Iga Lis
Avec Baśń o ludziach stąd, court métrage dont le titre dit déjà quelque chose du rapport au mythe local et aux corps du territoire, Iga Lis apparaît comme une cinéaste attentive à la manière dont un lieu fabrique ses propres légendes intimes. Son cinéma naissant ne cherche pas l'ampleur artificielle. Il part au contraire d'une échelle presque tactile, de visages, de silences, d'espaces observés avec une délicatesse qui n'exclut jamais l'inquiétude. Cette sensibilité la place dans les années 2020, mais elle dialogue aussi avec certaines traditions plus anciennes de l'Europe centrale, où le récit réaliste accepte soudain l'irruption d'un trouble poétique. On peut lire cela à travers le cinéma européen comme à travers une fréquentation subtile du genre dramatique.
Ce qui distingue Lis, c'est d'abord un sens remarquable de la densité affective. Beaucoup de jeunes cinéastes confondent l'elliptique avec le vague. Elle, non. Lorsqu'elle retire de l'information, c'est pour laisser monter autre chose : une vibration relationnelle, une ambiguïté de regard, une pression du hors champ. Ses personnages semblent souvent vivre à une distance minuscule de ce qu'ils ressentent sans pouvoir le formuler. Le film devient alors le lieu même de cette retenue. On n'y assiste pas à des explosions psychologiques, mais à des déplacements presque imperceptibles, et c'est précisément cela qui demeure.
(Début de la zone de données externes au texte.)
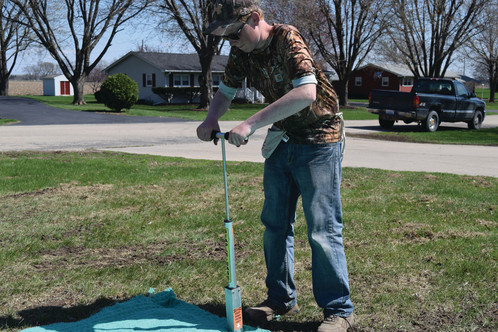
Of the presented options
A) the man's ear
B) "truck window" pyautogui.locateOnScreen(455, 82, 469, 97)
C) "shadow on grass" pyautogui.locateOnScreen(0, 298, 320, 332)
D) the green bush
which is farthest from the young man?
the green bush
Dans sa mise en scène, le décor n'est jamais neutre. Il est habité par des habitudes, des rythmes, parfois des croyances qui traversent les personnages avant même qu'ils prennent la parole. Cela donne à ses images une qualité de mémoire. Le paysage n'est pas là pour illustrer un état d'âme. Il contient déjà une histoire des comportements, une façon de marcher, de se taire, de se rapprocher ou de s'éviter. Ce lien entre corps et milieu est l'un des traits les plus prometteurs de son travail. Il annonce une cinéaste capable de comprendre qu'une communauté se raconte souvent mieux par ses textures que par ses discours.
Il y a aussi, chez Iga Lis, une manière très juste d'aborder la jeunesse sans fétichisme. Le cinéma contemporain aime souvent regarder les jeunes adultes comme des signes culturels immédiatement déchiffrables. Chez elle, ils ne sont ni des emblèmes de génération ni des victimes prêtes à l'emploi. Ils sont des êtres traversés par des contradictions concrètes, pris dans des régimes d'attente, d'héritage, de désir et de honte qui ne se laissent pas réduire à une sociologie rapide. Cette complexité donne à ses films une tenue rare. Ils ne cherchent pas à être "sur leur époque" au sens publicitaire du terme. Ils cherchent à voir ce que l'époque fait aux relations.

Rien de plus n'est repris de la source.